# START OF Task data

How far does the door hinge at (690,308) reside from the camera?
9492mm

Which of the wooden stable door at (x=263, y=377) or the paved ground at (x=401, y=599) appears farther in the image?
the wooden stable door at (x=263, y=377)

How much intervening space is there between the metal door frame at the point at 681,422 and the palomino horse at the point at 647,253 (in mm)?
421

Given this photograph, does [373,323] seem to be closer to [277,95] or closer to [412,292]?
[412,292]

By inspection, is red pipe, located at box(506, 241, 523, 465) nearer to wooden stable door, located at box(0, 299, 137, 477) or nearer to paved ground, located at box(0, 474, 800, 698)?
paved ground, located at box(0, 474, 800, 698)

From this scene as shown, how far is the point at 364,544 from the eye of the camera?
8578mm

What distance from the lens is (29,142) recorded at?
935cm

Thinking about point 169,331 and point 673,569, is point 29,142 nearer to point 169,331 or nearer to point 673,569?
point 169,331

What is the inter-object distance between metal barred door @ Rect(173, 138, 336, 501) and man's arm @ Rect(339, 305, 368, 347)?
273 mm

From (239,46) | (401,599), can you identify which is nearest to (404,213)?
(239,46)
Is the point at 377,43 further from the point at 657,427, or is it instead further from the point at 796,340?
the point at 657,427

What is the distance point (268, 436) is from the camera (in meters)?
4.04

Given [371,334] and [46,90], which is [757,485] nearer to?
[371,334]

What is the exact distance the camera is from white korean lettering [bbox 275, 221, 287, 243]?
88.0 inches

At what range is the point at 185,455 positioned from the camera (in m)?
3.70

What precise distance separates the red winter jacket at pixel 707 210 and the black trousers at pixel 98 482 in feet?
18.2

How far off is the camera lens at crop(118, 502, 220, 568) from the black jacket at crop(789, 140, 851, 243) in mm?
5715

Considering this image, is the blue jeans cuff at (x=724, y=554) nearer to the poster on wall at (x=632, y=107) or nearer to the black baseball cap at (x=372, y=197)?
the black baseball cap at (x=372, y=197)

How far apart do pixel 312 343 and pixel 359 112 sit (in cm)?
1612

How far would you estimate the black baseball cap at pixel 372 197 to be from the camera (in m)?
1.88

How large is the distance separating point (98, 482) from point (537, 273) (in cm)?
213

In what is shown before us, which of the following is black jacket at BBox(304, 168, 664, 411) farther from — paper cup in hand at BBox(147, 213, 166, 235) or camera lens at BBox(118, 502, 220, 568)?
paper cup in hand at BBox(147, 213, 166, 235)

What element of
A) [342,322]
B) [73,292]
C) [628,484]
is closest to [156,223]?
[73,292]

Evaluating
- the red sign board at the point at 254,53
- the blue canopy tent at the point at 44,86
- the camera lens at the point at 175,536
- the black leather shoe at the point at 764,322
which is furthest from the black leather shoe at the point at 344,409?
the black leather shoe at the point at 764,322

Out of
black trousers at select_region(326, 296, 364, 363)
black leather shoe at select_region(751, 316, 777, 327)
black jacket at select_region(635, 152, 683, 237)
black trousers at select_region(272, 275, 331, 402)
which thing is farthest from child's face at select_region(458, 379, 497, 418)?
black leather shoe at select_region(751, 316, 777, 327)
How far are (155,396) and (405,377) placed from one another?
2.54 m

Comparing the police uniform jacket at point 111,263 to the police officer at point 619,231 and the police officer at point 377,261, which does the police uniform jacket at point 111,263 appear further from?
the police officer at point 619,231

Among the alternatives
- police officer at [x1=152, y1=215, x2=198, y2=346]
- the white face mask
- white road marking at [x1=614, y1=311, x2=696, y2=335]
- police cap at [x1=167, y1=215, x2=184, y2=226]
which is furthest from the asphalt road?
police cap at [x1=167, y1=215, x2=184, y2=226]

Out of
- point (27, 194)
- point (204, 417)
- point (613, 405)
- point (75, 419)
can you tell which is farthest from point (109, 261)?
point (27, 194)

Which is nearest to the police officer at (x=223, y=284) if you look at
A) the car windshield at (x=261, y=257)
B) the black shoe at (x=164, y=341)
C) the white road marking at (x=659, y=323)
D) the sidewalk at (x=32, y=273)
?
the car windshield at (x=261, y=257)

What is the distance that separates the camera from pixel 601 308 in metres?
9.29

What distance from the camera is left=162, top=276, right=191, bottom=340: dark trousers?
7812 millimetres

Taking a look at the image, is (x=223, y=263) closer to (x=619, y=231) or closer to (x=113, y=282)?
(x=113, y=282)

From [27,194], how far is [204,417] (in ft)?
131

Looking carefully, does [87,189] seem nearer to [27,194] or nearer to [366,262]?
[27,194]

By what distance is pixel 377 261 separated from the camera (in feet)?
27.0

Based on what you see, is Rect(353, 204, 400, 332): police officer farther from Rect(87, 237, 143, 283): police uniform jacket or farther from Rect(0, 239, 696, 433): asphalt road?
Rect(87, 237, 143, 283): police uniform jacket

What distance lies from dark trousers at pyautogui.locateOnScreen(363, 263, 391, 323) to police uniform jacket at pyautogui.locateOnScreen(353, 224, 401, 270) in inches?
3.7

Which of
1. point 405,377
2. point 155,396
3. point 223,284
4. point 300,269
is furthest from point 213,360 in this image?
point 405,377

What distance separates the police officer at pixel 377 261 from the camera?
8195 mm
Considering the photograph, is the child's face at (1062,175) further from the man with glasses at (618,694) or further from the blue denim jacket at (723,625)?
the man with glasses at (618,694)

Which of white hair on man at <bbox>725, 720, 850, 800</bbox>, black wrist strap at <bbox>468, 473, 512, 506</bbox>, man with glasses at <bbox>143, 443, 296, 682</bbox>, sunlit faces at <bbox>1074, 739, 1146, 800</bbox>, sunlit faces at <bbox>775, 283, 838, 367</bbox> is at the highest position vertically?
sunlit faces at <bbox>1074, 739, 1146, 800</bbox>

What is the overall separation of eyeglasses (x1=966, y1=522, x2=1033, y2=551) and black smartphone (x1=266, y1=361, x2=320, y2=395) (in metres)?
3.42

# END OF Task data

*Short task*
Restate the listing above word for word.

*Written answer*
How far does the door hinge at (690,308) reside from the camera?
9492mm

Which of the wooden stable door at (x=263, y=377) or the paved ground at (x=401, y=599) appears farther in the image?
the wooden stable door at (x=263, y=377)

How much intervening space is there between the metal door frame at the point at 681,422 and the palomino horse at the point at 647,253 (in mm)?
421

Given this photograph, does [373,323] seem to be closer to [277,95] or closer to [412,292]?
[412,292]

By inspection, is red pipe, located at box(506, 241, 523, 465) nearer to wooden stable door, located at box(0, 299, 137, 477) or nearer to paved ground, located at box(0, 474, 800, 698)?
paved ground, located at box(0, 474, 800, 698)

From this scene as shown, how far is the point at 364,544 from the eye of the camera?
8578mm

What distance from the lens is (29,142) recorded at?
935cm

Thinking about point 169,331 and point 673,569, is point 29,142 nearer to point 169,331 or nearer to point 673,569?
point 169,331

What is the inter-object distance between metal barred door @ Rect(173, 138, 336, 501) and man's arm @ Rect(339, 305, 368, 347)?
273 mm

From (239,46) | (401,599), can you identify which is nearest to (404,213)?
(239,46)
Is the point at 377,43 further from the point at 657,427, or is it instead further from the point at 796,340?
the point at 657,427

What is the distance point (268, 436) is from the camera (in meters)?
4.04

Given [371,334] and [46,90], which is [757,485] nearer to?
[371,334]

What is the exact distance the camera is from white korean lettering [bbox 275, 221, 287, 243]?
88.0 inches

At what range is the point at 185,455 positioned from the camera (in m)?
3.70

What precise distance separates the red winter jacket at pixel 707 210 and the black trousers at pixel 98 482 in feet?
18.2

How far off is the camera lens at crop(118, 502, 220, 568) from the black jacket at crop(789, 140, 851, 243) in mm?
5715

Considering this image, is the blue jeans cuff at (x=724, y=554) nearer to the poster on wall at (x=632, y=107) or nearer to the black baseball cap at (x=372, y=197)?
the black baseball cap at (x=372, y=197)

How far apart do pixel 312 343 and pixel 359 112 sit (in cm)?
1612

How far would you estimate the black baseball cap at pixel 372 197 to be from the camera (in m)?
1.88

How large is the distance separating point (98, 482) from point (537, 273) (in cm)?
213

In what is shown before us, which of the following is black jacket at BBox(304, 168, 664, 411) farther from — paper cup in hand at BBox(147, 213, 166, 235) or camera lens at BBox(118, 502, 220, 568)?
paper cup in hand at BBox(147, 213, 166, 235)

What element of
A) [342,322]
B) [73,292]
C) [628,484]
is closest to [156,223]?
[73,292]

Evaluating
- the red sign board at the point at 254,53
- the blue canopy tent at the point at 44,86
- the camera lens at the point at 175,536
- the black leather shoe at the point at 764,322
which is furthest from the black leather shoe at the point at 344,409?
the black leather shoe at the point at 764,322

Out of
black trousers at select_region(326, 296, 364, 363)
black leather shoe at select_region(751, 316, 777, 327)
black jacket at select_region(635, 152, 683, 237)
black trousers at select_region(272, 275, 331, 402)
which thing is farthest from child's face at select_region(458, 379, 497, 418)?
black leather shoe at select_region(751, 316, 777, 327)
How far are (155,396) and (405,377) placed from one another?
2.54 m

Comparing the police uniform jacket at point 111,263 to the police officer at point 619,231 and the police officer at point 377,261, which does the police uniform jacket at point 111,263 appear further from?
the police officer at point 619,231

Among the alternatives
- police officer at [x1=152, y1=215, x2=198, y2=346]
- the white face mask
- white road marking at [x1=614, y1=311, x2=696, y2=335]
- police cap at [x1=167, y1=215, x2=184, y2=226]
which is furthest from the asphalt road?
police cap at [x1=167, y1=215, x2=184, y2=226]

Out of
- point (27, 194)
- point (204, 417)
- point (613, 405)
- point (75, 419)
can you tell which is farthest from point (109, 261)?
point (27, 194)

Which is nearest to the police officer at (x=223, y=284) if you look at
A) the car windshield at (x=261, y=257)
B) the black shoe at (x=164, y=341)
C) the white road marking at (x=659, y=323)
D) the sidewalk at (x=32, y=273)
?
the car windshield at (x=261, y=257)

What is the distance that separates the camera from pixel 601 308 in metres?
9.29

What distance from the camera is left=162, top=276, right=191, bottom=340: dark trousers?
7812 millimetres

Taking a look at the image, is (x=223, y=263) closer to (x=619, y=231) or closer to (x=113, y=282)?
(x=113, y=282)

From [27,194], how far is [204,417] (in ft)?
131

Looking carefully, does [87,189] seem nearer to [27,194] or nearer to [366,262]?
[27,194]

By what distance is pixel 377 261 separated from the camera (in feet)?
27.0

Based on what you see, is Rect(353, 204, 400, 332): police officer farther from Rect(87, 237, 143, 283): police uniform jacket or farther from Rect(0, 239, 696, 433): asphalt road?
Rect(87, 237, 143, 283): police uniform jacket

What distance lies from dark trousers at pyautogui.locateOnScreen(363, 263, 391, 323) to police uniform jacket at pyautogui.locateOnScreen(353, 224, 401, 270) in inches?
3.7

Which of
1. point 405,377
2. point 155,396
3. point 223,284
4. point 300,269
is furthest from point 213,360 in this image?
point 405,377

What distance separates the police officer at pixel 377 261 from the camera?
8195 mm
Considering the photograph, is the child's face at (1062,175) further from the man with glasses at (618,694) or further from the blue denim jacket at (723,625)?
the man with glasses at (618,694)

Which of white hair on man at <bbox>725, 720, 850, 800</bbox>, black wrist strap at <bbox>468, 473, 512, 506</bbox>, man with glasses at <bbox>143, 443, 296, 682</bbox>, sunlit faces at <bbox>1074, 739, 1146, 800</bbox>, sunlit faces at <bbox>775, 283, 838, 367</bbox> is at the highest position vertically?
sunlit faces at <bbox>1074, 739, 1146, 800</bbox>

What is the overall separation of eyeglasses (x1=966, y1=522, x2=1033, y2=551) and black smartphone (x1=266, y1=361, x2=320, y2=395) (in metres)?
3.42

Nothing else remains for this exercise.